··· Provided passage

APP is a membrane protein that penetrates the membrane of nerve cells and is essential for the growth, survival, and repair of nerve cells. The gene encoding the APP protein is located on chromosome 21. The PS gene is responsible for the production of an intramembrane protein, and mutation in this gene causes a change in the amyloid precursor protein, leading to increased amyloid production. Mutations in both the APP and PS proteins consistently elevate levels of amyloid-beta peptides, particularly the more aggregation-prone amyloid-beta42. Amyloid-beta forms Ca²⁺ permeable pores and modulates several synaptic proteins, including mGluR5, VGCC, and NMDAR, inducing the overloading of neurons with calcium ions. As a result, cellular Ca²⁺ disturbances lead to autophagy defects, neuronal apoptosis, mitochondrial abnormalities, synaptic vulnerability, defective neurotransmission, and neurodegeneration in AD. Increased oxidative stress and metabolic disorders in AD lead to Endoplasmic Reticulum (ER) stress and neuronal death. ER stress is a condition caused by an imbalance between protein production and development, leading to problems in protein reactions. FAD-linked PS1 mutation reduces the unfolded protein response and results in vulnerability to ER stress. ApoE protein plays a role in the metabolism of body fats. This protein is involved in AD and cardiovascular disease and carries cholesterol into and out of the cells. Maintaining an optimal cholesterol level in the blood and the balancing role that lipoproteins play in cholesterol transport in the nervous system are important for brain health and neuronal function. In addition to the above genes, using the new GWAS approach (Genome-Wide Association Study), several chromosomal regions and some genetic loci related to the risk of AD have been identified. These regions are responsible for disease signaling and are involved in major pathophysiological pathways such as amyloid precursor protein metabolism. In genomic studies, it was found that 19 gene regions, CASS4, CELF1, FERMT2, HLA-DRB5, INPP5D, MEF2C, NME8, PTK2B, SORL1, ZCWPW1, SLC24A4, CLU, PICALM, CR1, BIN1, MS4A, ABCA7, EPHA1 and CD2AP, are effective in the risk of AD.

······

What you will do
1. Rewrite the paragraph beginning "APP is a membrane protein" in the passage on AD-related genes as a brief list that keeps its main facts.
2. Pick up the passage on AD-related genes after its final sentence and continue it.

··· Data listing

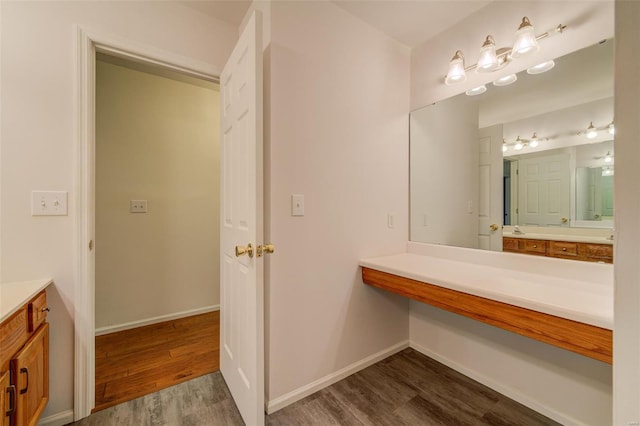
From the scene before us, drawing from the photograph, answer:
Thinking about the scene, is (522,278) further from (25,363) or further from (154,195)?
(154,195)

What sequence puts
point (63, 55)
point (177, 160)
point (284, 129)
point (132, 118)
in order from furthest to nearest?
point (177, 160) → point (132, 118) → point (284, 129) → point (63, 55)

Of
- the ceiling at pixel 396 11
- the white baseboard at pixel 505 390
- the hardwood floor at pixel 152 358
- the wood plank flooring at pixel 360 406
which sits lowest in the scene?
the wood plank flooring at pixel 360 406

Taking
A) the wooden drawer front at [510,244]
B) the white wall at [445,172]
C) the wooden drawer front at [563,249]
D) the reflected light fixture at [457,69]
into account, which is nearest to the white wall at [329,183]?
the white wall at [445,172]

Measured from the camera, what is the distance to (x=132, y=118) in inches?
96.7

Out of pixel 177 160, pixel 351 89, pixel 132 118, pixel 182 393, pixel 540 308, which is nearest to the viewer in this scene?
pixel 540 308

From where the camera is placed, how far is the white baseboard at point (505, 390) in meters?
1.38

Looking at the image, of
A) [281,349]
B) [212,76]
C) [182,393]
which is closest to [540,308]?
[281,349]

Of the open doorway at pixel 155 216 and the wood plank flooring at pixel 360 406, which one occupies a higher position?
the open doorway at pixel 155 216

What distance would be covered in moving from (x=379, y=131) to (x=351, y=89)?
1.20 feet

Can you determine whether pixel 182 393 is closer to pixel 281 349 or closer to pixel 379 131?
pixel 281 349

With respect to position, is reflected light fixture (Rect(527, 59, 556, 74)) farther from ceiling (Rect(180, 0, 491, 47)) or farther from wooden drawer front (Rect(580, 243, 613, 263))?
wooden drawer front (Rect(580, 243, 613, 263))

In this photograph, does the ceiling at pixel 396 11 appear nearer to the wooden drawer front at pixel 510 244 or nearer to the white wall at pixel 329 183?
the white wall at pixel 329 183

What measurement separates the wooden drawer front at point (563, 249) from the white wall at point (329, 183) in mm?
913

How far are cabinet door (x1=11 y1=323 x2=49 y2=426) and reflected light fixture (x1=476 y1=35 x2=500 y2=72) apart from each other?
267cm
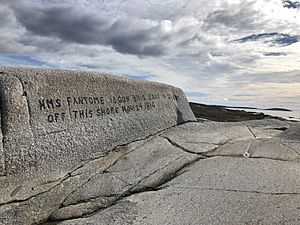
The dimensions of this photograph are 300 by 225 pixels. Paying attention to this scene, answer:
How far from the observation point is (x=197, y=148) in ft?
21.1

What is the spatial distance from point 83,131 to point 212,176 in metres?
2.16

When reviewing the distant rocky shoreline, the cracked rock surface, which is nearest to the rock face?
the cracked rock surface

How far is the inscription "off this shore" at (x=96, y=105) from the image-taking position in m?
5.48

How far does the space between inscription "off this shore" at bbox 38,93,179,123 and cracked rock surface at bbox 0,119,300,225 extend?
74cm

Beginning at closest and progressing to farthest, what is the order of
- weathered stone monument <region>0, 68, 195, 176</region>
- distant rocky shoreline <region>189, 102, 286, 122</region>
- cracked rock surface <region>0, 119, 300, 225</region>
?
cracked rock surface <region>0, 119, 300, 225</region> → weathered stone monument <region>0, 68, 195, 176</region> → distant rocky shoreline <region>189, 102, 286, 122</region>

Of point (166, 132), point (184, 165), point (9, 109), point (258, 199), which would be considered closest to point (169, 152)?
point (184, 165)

······
··· Data listing

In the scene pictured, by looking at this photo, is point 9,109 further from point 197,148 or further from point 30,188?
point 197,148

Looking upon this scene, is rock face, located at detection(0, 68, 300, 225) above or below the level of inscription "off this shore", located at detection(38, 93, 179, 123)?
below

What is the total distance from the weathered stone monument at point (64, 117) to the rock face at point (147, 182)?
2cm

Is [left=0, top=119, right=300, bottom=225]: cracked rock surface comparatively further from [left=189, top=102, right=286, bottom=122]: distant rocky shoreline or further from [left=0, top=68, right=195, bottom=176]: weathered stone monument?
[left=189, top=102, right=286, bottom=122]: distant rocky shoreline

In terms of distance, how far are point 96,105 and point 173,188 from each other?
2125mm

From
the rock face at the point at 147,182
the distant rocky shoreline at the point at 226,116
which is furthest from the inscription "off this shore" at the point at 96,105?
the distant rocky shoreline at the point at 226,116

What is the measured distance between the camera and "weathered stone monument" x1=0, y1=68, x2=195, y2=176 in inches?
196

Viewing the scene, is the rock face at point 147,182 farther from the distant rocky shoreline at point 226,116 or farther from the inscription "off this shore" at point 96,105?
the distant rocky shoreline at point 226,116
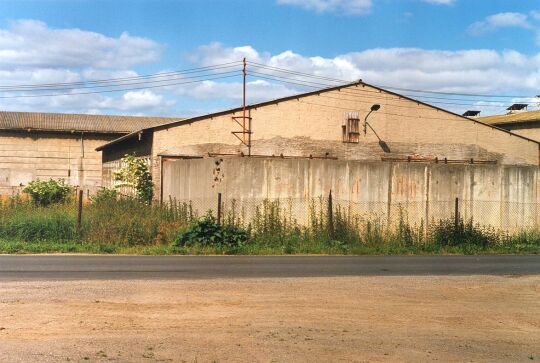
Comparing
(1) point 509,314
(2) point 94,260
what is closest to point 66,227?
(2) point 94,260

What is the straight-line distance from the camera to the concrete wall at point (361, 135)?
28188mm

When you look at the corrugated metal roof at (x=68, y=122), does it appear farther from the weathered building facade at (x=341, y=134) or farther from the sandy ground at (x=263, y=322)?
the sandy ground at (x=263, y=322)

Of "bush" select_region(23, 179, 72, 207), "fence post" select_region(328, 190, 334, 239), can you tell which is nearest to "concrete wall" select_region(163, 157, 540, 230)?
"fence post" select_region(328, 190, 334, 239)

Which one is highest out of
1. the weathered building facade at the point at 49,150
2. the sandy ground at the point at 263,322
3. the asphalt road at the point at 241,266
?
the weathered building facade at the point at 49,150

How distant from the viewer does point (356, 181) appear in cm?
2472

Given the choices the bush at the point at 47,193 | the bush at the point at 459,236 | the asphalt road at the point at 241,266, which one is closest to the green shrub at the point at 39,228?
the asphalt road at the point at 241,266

······

Task results
1.
- APP is a membrane protein in nerve cells. It is essential for their growth, survival, and repair. Its gene is on chromosome 21.
- The PS gene produces an intramembrane protein. Mutation in it changes the amyloid precursor protein and increases amyloid production.
- Mutations in APP and PS raise amyloid-beta levels, especially amyloid-beta42, which aggregates more readily.
- Amyloid-beta forms Ca²⁺ permeable pores and modulates mGluR5, VGCC, and NMDAR. This overloads neurons with calcium.
- The resulting Ca²⁺ disturbances cause autophagy defects, neuronal apoptosis, mitochondrial abnormalities, synaptic vulnerability, defective neurotransmission, and neurodegeneration in AD.
- Oxidative stress and metabolic disorders in AD lead to ER stress and neuronal death. FAD-linked PS1 mutation reduces the unfolded protein response, leaving cells vulnerable to ER stress.
- ApoE takes part in fat metabolism, carries cholesterol into and out of cells, and is involved in AD and cardiovascular disease. Balanced cholesterol levels matter for brain health.
- GWAS has found chromosomal regions and loci linked to AD risk, including 19 gene regions such as CLU, PICALM, CR1, BIN1, and SORL1.

2.
Multiple hypotheses have been proposed for the cause of AD. The amyloid beta cascade hypothesis states that amyloid accumulation initiates AD, and evidence shows that disruption in Aβ clearance rather than overproduction of it causes AD. This molecule is the main factor in AD, and the results of mutations in the APP, PSEN1, and APOE genes also support this hypothesis. The amyloid oligomer hypothesis is the other hypothesis, leading to significant progress has been made in understanding the mechanisms of synapse destruction and neuronal death associated with it. Also, due to the role of lysosome destruction and autophagy in AD, other hypotheses for synapse destruction and neuronal death were proposed. Although amyloid-beta is at the forefront of the causative cascade of AD, it is also involved in the formation of hyperphosphorylated tau and NFT formation. Today, it is believed that amyloid beta and tau have mutual relationships and mutual effects. Many molecular pathways that lead to synapse destruction and neuronal death interact with each other, so a single hypothesis for the molecular causes of AD cannot be proposed.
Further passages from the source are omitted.